A business owner who was taken hostage by the Charlie Hebdo killers has described how, convinced he was going to die anyway, he gave the gunmen coffee and treated their wounds while helping a colleague remain hidden.

Speaking about his terrifying ordeal for the first time, Michel Catalano said he saw Cherif and Said Kouachi walking towards his printing works armed with a rocket launcher and assault rifles and thought: “This is the end.”

With the gunmen approaching, Mr Catalano told employee Lilian Lepere to get to safety and then went to meet the brothers himself. He says they asked him three times if he was alone, and each time he said he was.

Mr Catalano said he saw one of the brothers was wounded and, in an attempt to calm him offered to bandage the “superficial” injury.

The gunmen eventually let Mr Catalano go, while Mr Lepere relayed information via text to police from the box where he was hiding.

Mr Catalano had been preparing for an ordinary day of business on Friday, unaware that his factory was to be the scene of the brothers’ bloody last stand.

He said: “I could see from a window that there was a man with a rocket launcher and a Kalashnikov.

“I could immediately see there was a situation of danger. I told my employee to hide. I knew two of us couldn't hide.

“At that point I thought that was the end. They came in, they weren't aggressive. They said ‘don't worry, we just want to come in’.”

He offered the intruders a drink and made coffee for them before one of his suppliers arrived at around 9am.

Said and Cherif Kouachi, aged 34 and 32 (PA)

“I told those people that my supplier really had nothing to do there so could they let him go, so they did.

“So then we went down and went towards my supplier. I told him to leave so he immediately understood the situation so he left.”

He described how he was worried that the Kouachis would find his employee's hiding place.

“I didn't know where Lilian was hidden. I knew he was hidden but I had no idea where. I didn't want them to go to the end of the building.”

Mr Catalano said he dressed a superficial wound that one of the brothers had sustained.

He recalled: “When I thought one of them was tense I said ‘I can look after you’.”

Police and army forces take positions in Dammartin-en-Goele, northeast Paris, as part of an operation to seize two heavily armed suspects

They rejected his request to leave once before eventually agreeing before the dramatic police assault on the building during which the brothers died.

He said: “I wasn't scared.
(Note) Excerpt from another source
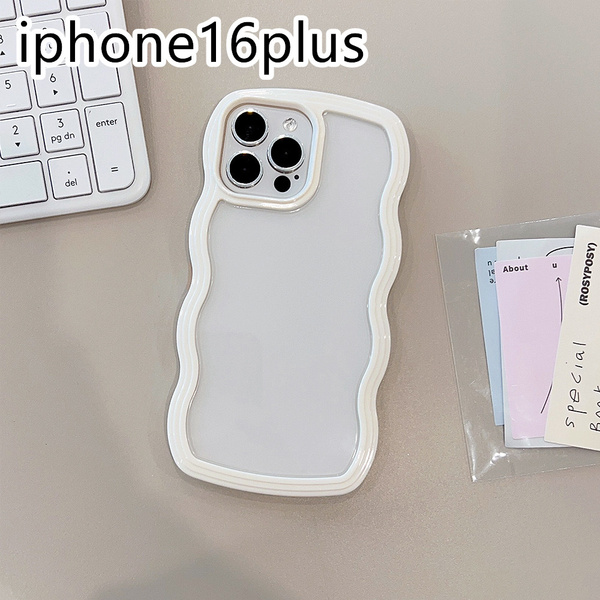 iphone16plusケース カーバー TPU 可愛い 波型 お洒落 軽い ケース 耐衝撃高品質ホワイト12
I don't know how I managed to stay calm under those circumstances - it was obviously a situation I have never been faced with before in my life.

“After all, right from the start, I imagined I wouldn't be alive any longer (at the end of the day).

“I must admit that in fact they (the brothers) weren't aggressive as far as I was concerned.

“I didn't get the impression they would harm me, as unbelievable as it sounds. Perhaps they had an ounce of humanity because they let me out.”